BusinessDay

What Niger Insurance, Standard Alliance licence withdrawal means for policyholders

On Tuesday, the National Insurance Commission (NAICOM) informed all insurance stakeholders and members of the public that it had cancelled the certificates of registration of Standard Alliance Insurance Plc and Niger Insurance Plc, effective June 21, 2022.

The cancellation of an insurance company’s licence by the regulator means that the company will cease to exist. In other words, the company will no longer receive business from the insuring public, as its name will be removed from the list of registered operators.

In this situation, the company is handed over to receiver managers and liquidators, whose responsibility will be to liquidate the assets, pay outstanding liabilities and finally close the company’s books after a certain period.

This kind of development has a long-term implication for policyholders whose policies were yet to expire as at the date of cancellation of the licence of that company or insurer.

What will happen to a policyholder also depends on whether or not the policy is life cover or non-life cover, and whether the company is a life insurance company or a general business company.

If the company is into general business, a policyholder’s contract with the insurer expires or elapses at the end of the year of that contract. Therefore, in this case, liabilities will be on filed claims and matured risks during the year of the contract.

For a life business company, the case is different.

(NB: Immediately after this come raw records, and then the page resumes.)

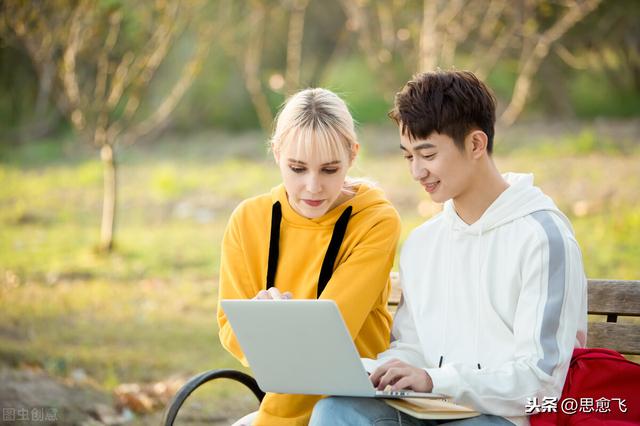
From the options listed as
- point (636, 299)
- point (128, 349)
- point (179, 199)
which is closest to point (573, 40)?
point (179, 199)

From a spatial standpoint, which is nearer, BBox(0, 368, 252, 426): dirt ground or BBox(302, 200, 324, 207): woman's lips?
BBox(302, 200, 324, 207): woman's lips

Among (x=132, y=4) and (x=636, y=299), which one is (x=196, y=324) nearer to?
(x=132, y=4)

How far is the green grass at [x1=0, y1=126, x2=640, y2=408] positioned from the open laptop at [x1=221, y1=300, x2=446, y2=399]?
2.97 metres

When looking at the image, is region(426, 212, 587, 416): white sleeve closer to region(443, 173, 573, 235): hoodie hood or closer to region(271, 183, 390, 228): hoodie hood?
region(443, 173, 573, 235): hoodie hood

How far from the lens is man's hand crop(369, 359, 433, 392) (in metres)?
2.64

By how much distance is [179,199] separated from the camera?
9.48m

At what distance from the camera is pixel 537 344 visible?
2.62m

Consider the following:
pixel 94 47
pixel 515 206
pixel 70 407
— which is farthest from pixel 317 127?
pixel 94 47

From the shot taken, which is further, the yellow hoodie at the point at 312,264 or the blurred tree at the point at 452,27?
the blurred tree at the point at 452,27

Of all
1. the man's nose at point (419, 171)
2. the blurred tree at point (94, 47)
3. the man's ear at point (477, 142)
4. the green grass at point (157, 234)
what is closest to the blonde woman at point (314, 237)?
the man's nose at point (419, 171)

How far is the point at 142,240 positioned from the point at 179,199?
1.11m

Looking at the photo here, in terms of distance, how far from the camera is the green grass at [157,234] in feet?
20.7

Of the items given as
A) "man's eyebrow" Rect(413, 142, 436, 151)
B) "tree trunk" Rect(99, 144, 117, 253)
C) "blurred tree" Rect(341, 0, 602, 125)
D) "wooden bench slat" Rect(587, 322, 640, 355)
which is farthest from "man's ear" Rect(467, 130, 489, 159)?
"tree trunk" Rect(99, 144, 117, 253)

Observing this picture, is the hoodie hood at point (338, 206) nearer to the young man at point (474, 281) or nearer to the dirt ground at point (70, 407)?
the young man at point (474, 281)
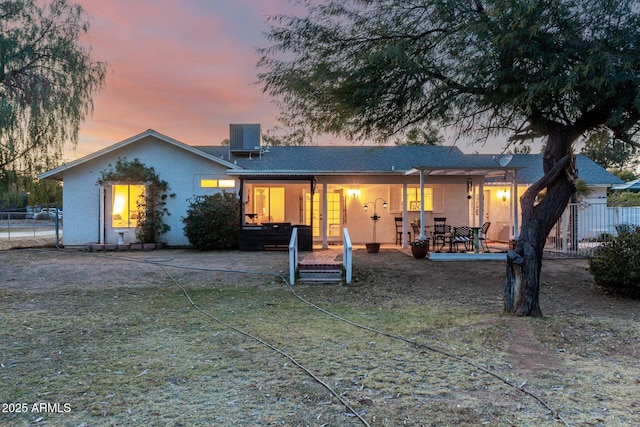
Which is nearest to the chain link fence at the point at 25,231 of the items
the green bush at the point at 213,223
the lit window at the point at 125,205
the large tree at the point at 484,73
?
the lit window at the point at 125,205

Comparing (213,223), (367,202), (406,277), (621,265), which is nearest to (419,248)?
(406,277)

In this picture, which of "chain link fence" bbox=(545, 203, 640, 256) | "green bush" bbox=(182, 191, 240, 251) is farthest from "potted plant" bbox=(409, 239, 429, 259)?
"green bush" bbox=(182, 191, 240, 251)

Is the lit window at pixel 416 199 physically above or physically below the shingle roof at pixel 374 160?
below

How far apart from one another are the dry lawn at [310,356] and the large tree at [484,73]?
1.53m

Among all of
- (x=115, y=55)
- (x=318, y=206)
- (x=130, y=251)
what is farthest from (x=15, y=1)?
(x=318, y=206)

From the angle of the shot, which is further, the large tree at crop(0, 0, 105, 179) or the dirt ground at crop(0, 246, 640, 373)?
the large tree at crop(0, 0, 105, 179)

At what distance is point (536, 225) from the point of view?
625cm

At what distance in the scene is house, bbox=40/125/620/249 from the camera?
591 inches

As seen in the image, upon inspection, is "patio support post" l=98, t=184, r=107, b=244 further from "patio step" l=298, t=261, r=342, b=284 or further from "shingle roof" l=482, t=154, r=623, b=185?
"shingle roof" l=482, t=154, r=623, b=185

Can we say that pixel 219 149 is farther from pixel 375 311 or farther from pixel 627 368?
pixel 627 368

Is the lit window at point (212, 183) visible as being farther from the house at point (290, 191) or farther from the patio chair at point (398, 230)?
the patio chair at point (398, 230)

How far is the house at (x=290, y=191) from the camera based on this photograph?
49.3 ft

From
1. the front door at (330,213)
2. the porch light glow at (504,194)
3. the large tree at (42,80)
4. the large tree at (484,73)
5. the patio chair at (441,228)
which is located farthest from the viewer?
the porch light glow at (504,194)

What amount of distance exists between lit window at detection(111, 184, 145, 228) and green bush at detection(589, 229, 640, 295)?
47.2ft
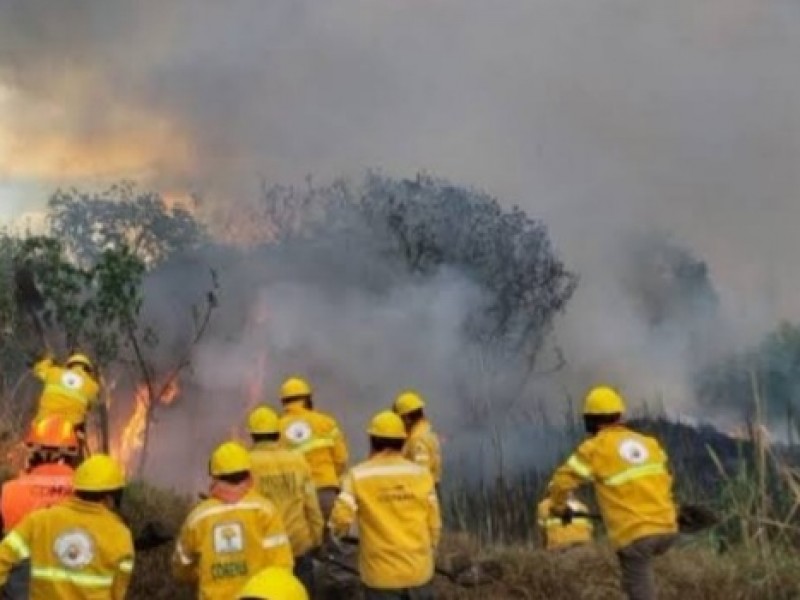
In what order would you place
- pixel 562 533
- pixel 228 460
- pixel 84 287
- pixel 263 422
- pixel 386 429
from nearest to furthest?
pixel 228 460 < pixel 386 429 < pixel 263 422 < pixel 562 533 < pixel 84 287

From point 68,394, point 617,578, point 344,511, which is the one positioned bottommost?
point 617,578

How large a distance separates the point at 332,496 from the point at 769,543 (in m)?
4.53

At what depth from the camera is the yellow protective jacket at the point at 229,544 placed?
7.71m

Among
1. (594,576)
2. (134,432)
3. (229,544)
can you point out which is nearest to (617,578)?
(594,576)

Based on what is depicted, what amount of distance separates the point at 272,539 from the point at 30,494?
2.29m

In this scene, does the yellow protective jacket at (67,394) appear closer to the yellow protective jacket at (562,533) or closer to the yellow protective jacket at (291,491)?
the yellow protective jacket at (291,491)

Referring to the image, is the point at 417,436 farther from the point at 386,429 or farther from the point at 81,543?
the point at 81,543

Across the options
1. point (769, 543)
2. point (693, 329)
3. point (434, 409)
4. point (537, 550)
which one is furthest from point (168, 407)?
point (693, 329)

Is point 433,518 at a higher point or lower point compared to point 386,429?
lower

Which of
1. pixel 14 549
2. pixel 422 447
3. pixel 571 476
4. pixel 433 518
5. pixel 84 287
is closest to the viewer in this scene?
pixel 14 549

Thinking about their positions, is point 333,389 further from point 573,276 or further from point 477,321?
point 573,276

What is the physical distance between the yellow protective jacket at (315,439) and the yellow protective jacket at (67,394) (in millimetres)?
2209

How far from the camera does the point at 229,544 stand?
771 centimetres

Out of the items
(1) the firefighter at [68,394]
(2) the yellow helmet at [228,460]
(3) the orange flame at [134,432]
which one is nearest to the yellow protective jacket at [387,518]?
(2) the yellow helmet at [228,460]
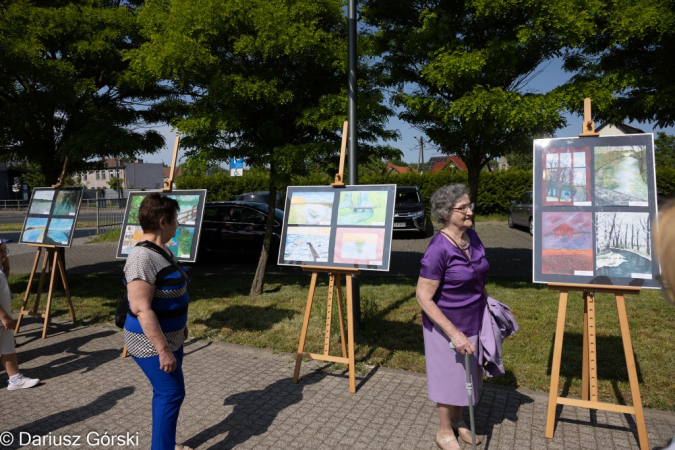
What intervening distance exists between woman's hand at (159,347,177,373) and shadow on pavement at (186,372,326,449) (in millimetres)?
992

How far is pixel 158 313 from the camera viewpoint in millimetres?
2988

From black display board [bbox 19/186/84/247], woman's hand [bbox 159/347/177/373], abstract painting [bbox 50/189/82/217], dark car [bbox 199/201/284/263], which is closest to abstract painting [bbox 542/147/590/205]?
A: woman's hand [bbox 159/347/177/373]

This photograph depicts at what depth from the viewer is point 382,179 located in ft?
85.1

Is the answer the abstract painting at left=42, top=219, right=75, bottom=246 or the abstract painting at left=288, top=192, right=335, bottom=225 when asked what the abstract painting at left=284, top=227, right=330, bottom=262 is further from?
the abstract painting at left=42, top=219, right=75, bottom=246

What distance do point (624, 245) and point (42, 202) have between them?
722 centimetres

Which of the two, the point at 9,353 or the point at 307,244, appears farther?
the point at 307,244

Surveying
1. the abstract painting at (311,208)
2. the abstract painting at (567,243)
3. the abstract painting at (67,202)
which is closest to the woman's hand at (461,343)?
the abstract painting at (567,243)

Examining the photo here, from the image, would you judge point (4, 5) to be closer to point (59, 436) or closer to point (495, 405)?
point (59, 436)

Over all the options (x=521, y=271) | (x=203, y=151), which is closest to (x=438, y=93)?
(x=203, y=151)

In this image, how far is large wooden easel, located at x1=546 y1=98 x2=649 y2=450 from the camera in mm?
3395

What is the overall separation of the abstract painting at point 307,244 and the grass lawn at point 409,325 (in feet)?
4.45

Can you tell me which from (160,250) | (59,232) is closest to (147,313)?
(160,250)

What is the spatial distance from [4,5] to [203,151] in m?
3.90

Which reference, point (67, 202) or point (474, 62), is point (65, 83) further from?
point (474, 62)
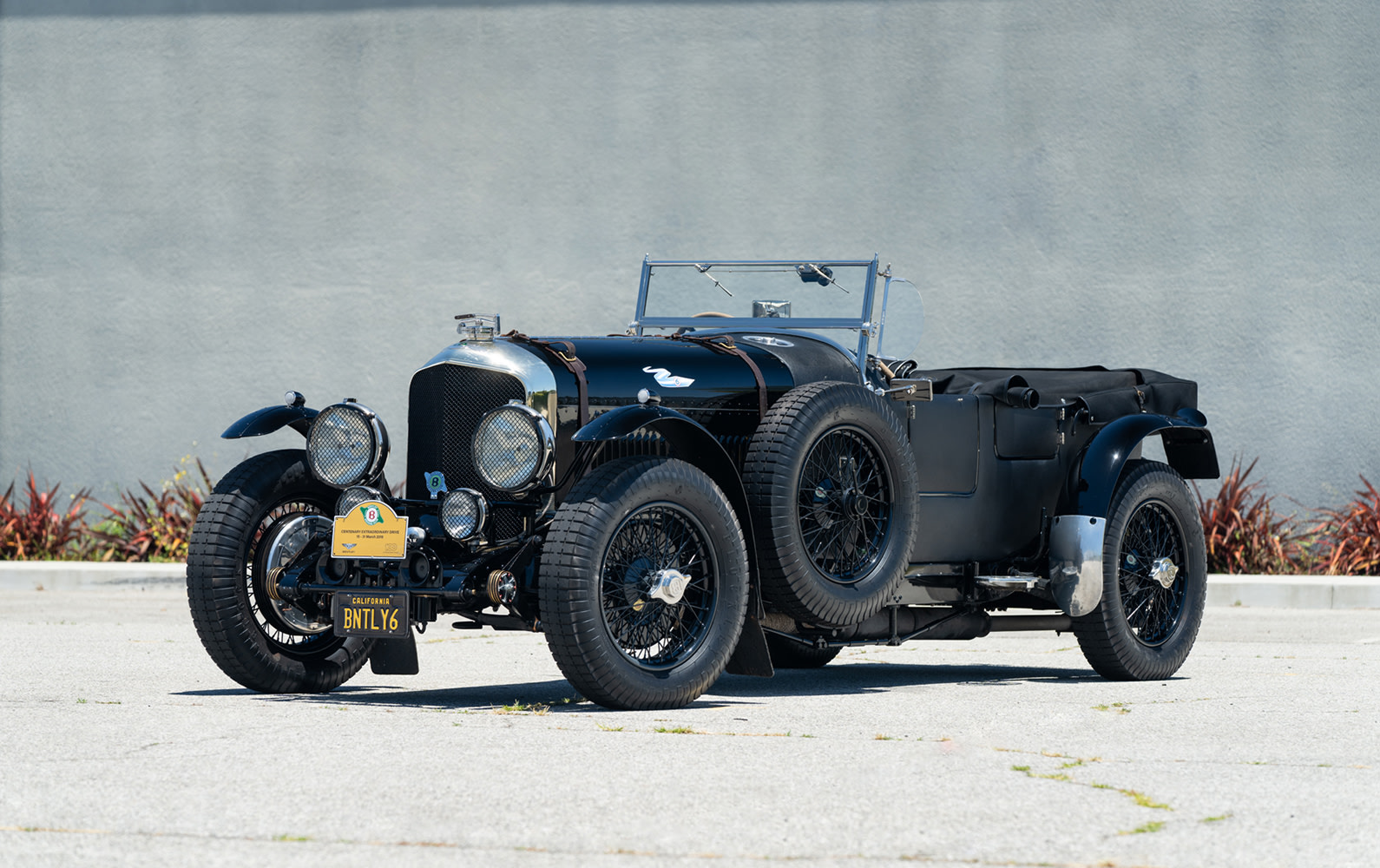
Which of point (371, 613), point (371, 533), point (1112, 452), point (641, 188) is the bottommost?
point (371, 613)

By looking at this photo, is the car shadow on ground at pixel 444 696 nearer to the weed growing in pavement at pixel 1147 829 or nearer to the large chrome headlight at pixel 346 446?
the large chrome headlight at pixel 346 446

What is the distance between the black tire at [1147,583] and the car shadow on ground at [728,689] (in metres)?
0.29

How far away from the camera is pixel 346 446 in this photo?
24.1ft

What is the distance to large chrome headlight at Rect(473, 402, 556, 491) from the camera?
680 centimetres

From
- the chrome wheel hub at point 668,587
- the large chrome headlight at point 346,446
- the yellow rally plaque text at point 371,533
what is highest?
the large chrome headlight at point 346,446

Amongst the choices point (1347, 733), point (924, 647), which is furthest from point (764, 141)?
point (1347, 733)

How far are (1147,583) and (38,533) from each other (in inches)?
425

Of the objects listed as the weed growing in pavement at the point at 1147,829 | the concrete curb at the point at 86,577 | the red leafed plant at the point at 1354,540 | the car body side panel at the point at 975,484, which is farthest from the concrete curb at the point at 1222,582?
the weed growing in pavement at the point at 1147,829

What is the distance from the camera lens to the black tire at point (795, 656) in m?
8.93

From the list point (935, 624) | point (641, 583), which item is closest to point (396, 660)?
point (641, 583)

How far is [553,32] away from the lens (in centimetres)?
1683

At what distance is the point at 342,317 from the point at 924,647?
7889mm

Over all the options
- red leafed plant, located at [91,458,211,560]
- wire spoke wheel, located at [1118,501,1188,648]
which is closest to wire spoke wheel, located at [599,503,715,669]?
wire spoke wheel, located at [1118,501,1188,648]

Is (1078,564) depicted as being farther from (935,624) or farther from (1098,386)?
(1098,386)
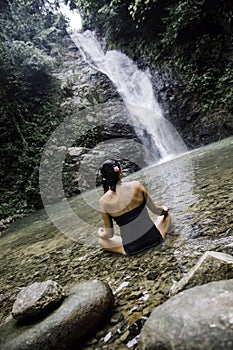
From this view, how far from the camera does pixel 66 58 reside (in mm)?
20141

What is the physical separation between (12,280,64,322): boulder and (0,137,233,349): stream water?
0.38 metres

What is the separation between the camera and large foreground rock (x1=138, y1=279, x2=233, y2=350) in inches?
47.2

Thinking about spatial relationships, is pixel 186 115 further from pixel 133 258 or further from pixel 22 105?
pixel 133 258

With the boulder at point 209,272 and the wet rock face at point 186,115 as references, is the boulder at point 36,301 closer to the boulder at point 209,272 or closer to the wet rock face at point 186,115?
the boulder at point 209,272

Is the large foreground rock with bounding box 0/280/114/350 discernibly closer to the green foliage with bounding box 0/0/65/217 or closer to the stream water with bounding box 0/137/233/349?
the stream water with bounding box 0/137/233/349

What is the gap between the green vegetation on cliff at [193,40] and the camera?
11.8 meters

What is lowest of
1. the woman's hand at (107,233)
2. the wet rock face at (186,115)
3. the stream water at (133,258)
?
the stream water at (133,258)

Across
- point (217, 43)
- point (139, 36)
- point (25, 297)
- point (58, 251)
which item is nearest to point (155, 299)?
point (25, 297)

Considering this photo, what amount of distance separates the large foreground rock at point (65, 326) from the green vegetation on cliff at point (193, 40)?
37.7 feet

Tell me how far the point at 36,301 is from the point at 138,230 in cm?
136

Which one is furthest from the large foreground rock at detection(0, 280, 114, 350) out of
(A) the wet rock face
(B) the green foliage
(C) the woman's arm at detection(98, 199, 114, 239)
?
(A) the wet rock face

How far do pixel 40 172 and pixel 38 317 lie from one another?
10.5 meters

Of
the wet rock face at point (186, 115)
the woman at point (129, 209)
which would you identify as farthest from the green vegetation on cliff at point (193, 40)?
the woman at point (129, 209)

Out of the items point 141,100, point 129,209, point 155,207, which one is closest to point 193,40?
point 141,100
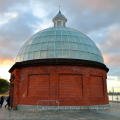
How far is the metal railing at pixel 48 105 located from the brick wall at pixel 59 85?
13.1 inches

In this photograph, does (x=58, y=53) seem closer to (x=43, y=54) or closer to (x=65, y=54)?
(x=65, y=54)

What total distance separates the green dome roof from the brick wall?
5.30ft

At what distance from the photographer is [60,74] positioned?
50.5ft

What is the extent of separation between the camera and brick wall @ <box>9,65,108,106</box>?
14.9 meters

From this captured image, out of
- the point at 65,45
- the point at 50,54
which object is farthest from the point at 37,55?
the point at 65,45

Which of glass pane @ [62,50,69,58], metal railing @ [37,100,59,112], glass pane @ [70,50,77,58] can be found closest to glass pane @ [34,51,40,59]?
glass pane @ [62,50,69,58]

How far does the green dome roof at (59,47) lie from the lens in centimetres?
1656

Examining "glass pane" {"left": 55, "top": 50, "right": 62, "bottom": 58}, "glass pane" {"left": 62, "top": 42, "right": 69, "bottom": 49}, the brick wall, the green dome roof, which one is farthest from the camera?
"glass pane" {"left": 62, "top": 42, "right": 69, "bottom": 49}

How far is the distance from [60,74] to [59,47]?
352 cm

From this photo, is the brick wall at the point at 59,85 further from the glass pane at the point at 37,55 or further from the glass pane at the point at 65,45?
the glass pane at the point at 65,45

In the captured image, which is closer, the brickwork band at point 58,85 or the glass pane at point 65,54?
the brickwork band at point 58,85

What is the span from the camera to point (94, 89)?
1664 centimetres

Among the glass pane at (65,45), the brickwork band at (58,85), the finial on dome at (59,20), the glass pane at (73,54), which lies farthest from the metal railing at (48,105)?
the finial on dome at (59,20)

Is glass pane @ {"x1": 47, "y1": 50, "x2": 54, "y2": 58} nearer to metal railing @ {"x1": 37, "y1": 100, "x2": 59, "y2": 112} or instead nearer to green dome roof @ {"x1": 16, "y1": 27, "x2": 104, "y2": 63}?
green dome roof @ {"x1": 16, "y1": 27, "x2": 104, "y2": 63}
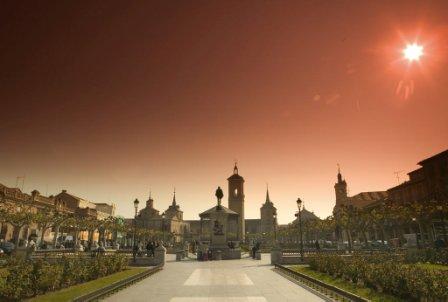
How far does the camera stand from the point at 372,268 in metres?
14.7

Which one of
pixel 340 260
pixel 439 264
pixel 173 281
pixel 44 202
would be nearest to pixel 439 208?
pixel 439 264

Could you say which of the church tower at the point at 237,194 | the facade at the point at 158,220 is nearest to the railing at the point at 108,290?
the church tower at the point at 237,194

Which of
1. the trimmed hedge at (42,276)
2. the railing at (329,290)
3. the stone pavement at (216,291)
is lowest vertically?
the stone pavement at (216,291)

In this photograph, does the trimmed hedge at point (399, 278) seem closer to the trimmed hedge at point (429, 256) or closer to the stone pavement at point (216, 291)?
the stone pavement at point (216, 291)

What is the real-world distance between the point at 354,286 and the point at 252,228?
13964 centimetres

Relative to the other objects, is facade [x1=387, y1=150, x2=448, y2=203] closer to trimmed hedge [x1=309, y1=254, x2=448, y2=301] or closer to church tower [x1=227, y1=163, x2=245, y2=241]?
trimmed hedge [x1=309, y1=254, x2=448, y2=301]

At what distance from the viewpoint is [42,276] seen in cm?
1278

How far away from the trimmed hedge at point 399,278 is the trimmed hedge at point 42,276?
1308 centimetres

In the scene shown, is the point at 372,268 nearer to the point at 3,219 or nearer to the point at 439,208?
the point at 439,208

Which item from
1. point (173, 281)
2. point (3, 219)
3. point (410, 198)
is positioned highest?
point (410, 198)

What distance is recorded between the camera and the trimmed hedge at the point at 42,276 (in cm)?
1127

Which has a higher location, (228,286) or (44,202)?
(44,202)

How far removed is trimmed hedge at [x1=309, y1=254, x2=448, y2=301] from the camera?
33.7ft

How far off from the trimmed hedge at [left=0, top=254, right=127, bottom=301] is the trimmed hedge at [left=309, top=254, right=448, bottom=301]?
1308 centimetres
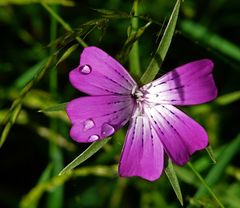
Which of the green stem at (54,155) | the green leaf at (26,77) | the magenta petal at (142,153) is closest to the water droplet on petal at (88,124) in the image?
the magenta petal at (142,153)

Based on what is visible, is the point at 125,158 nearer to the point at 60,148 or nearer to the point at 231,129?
the point at 60,148

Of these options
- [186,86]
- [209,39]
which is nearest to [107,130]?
[186,86]

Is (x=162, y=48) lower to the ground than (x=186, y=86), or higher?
higher

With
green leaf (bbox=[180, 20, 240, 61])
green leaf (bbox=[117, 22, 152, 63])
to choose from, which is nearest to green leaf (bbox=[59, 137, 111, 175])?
green leaf (bbox=[117, 22, 152, 63])

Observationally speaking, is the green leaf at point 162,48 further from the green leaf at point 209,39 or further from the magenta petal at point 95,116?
the green leaf at point 209,39

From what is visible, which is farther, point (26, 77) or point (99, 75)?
point (26, 77)

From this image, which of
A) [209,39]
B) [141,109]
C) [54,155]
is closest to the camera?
[141,109]

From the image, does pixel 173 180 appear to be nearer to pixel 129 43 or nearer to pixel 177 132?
pixel 177 132
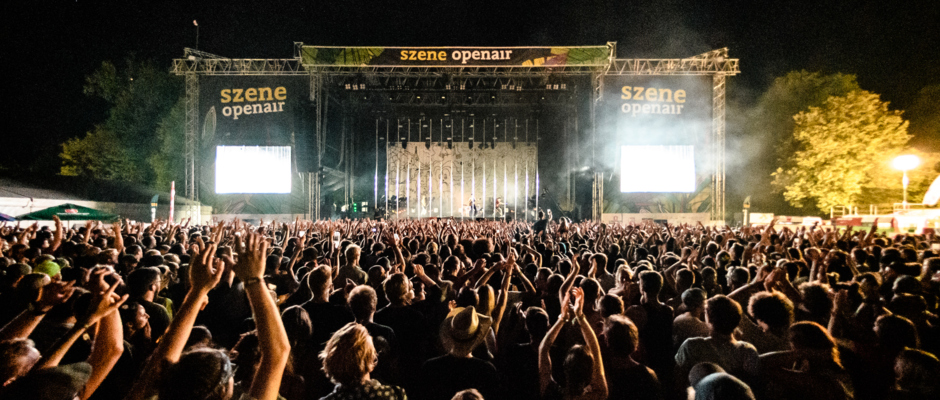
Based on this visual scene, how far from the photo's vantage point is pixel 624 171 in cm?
2053

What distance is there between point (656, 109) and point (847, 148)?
35.8ft

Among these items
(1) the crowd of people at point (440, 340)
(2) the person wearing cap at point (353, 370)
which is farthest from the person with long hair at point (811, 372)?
(2) the person wearing cap at point (353, 370)

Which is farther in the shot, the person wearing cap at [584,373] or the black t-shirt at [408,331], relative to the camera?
the black t-shirt at [408,331]

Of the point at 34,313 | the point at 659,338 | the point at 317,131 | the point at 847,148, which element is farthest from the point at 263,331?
the point at 847,148

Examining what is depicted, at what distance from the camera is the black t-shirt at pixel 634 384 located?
7.02 ft

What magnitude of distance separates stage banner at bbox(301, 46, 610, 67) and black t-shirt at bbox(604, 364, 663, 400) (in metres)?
15.2

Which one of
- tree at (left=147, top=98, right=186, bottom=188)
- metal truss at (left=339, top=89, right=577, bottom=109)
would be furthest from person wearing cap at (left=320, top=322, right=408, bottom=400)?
tree at (left=147, top=98, right=186, bottom=188)

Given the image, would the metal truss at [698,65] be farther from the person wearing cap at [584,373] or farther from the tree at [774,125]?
the person wearing cap at [584,373]

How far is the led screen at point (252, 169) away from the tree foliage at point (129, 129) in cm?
1436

Read also: NAICOM to cancel operational licences of Standard Alliance, Niger Insurance

Here, liquidators, through sale of assets of the company, pay off policyholders whose risks have matured as at the date of cancellation. That is, they are paid their matured claims and benefits from available assets of the company.

But for life policies that are still running and yet to mature, they could be transferred to other healthy life insurance companies that will be willing to take them up, or it could be terminated and benefits worked out, depending on what the policyholder wants.

In the case of Niger Insurance Plc and Standard Alliance Plc, the regulator, NAICOM, said receiver managers and liquidators had been appointed.

NAICOM, in the notice of withdrawal, said it had appointed Sanya, Ogunkuade Esq of Plot 217, Upper Grace Plaza, third floor (left wing), Shetima Munguno Crescent, Behind Julius Berger Equipment Yard, Utako, Abuja as the receiver/liquidator for Niger Insurance; and, Kehinde Aina Esq of Aina Blankson LP, 5/7, Ademola Street, SW Ikoyi, Lagos as the receiver/liquidator for Standard Alliance Insurance.

Rasaaq Salami, head of corporate communications and market development of NAICOM, said on behalf of the commissioner for insurance that “all stakeholders are advised to forward their enquiries to the respective receiver/liquidator for each company for their necessary action.”
The commission assured all stakeholders of the safety and protection of their interests, he said.